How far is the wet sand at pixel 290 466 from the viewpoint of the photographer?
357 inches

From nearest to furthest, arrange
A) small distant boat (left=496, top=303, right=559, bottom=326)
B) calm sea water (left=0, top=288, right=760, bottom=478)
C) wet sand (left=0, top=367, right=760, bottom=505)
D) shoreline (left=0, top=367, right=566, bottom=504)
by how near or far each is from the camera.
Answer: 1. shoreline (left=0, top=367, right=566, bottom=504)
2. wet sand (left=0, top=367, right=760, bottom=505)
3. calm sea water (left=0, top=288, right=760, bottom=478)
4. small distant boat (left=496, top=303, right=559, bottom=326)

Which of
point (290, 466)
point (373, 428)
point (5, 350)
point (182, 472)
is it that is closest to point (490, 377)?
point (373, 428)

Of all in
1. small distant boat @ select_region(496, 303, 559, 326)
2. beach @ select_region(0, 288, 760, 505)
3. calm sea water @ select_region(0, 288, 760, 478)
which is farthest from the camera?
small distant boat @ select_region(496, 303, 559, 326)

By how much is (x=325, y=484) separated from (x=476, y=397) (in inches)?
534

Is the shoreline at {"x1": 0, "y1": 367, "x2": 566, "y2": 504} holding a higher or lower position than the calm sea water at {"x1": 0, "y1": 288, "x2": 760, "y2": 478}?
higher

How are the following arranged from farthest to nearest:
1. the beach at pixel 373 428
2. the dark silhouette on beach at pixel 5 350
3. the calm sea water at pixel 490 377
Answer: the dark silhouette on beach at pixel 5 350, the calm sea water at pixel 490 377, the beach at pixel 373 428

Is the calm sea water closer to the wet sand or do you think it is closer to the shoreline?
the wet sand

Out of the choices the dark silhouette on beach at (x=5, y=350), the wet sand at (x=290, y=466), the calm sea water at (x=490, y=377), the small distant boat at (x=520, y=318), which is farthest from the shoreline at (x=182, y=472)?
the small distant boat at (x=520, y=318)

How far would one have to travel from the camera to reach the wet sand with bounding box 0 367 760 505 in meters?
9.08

*****

- SET EXERCISE -
Repeat the records above exactly, from the first line to the last.

- SOLUTION FOR THIS TASK -
How far is the wet sand at pixel 290 466 from the viewpoint of the photographer?
357 inches

From nearest to furthest, arrange
A) small distant boat (left=496, top=303, right=559, bottom=326)
B) calm sea water (left=0, top=288, right=760, bottom=478)
C) wet sand (left=0, top=367, right=760, bottom=505)
D) shoreline (left=0, top=367, right=566, bottom=504)
by how near or far each is from the camera.
Answer: 1. shoreline (left=0, top=367, right=566, bottom=504)
2. wet sand (left=0, top=367, right=760, bottom=505)
3. calm sea water (left=0, top=288, right=760, bottom=478)
4. small distant boat (left=496, top=303, right=559, bottom=326)

Which of
point (290, 466)
point (373, 428)
point (5, 350)
point (182, 472)
is it that is closest to point (490, 377)?
point (373, 428)

Of all in
1. small distant boat @ select_region(496, 303, 559, 326)
2. beach @ select_region(0, 288, 760, 505)
3. calm sea water @ select_region(0, 288, 760, 478)
which is farthest from the camera?
small distant boat @ select_region(496, 303, 559, 326)

By how much is (x=325, y=484) separated from (x=476, y=397) (in inches)?
534

Is the shoreline at {"x1": 0, "y1": 367, "x2": 566, "y2": 504} holding a higher or lower position than the calm sea water at {"x1": 0, "y1": 288, "x2": 760, "y2": 478}?
higher

How are the following arranged from farthest to nearest:
1. the beach at pixel 373 428
2. the dark silhouette on beach at pixel 5 350
3. the calm sea water at pixel 490 377
Answer: the dark silhouette on beach at pixel 5 350, the calm sea water at pixel 490 377, the beach at pixel 373 428

Is the calm sea water closer to the wet sand or do you think it is closer to the shoreline?
the wet sand

Out of the choices the dark silhouette on beach at (x=5, y=350), the wet sand at (x=290, y=466), the calm sea water at (x=490, y=377), the small distant boat at (x=520, y=318), which is farthest from the shoreline at (x=182, y=472)?
the small distant boat at (x=520, y=318)

How far would one have to travel from the camera to reach the wet sand with bounding box 0 367 760 505 in meters?
9.08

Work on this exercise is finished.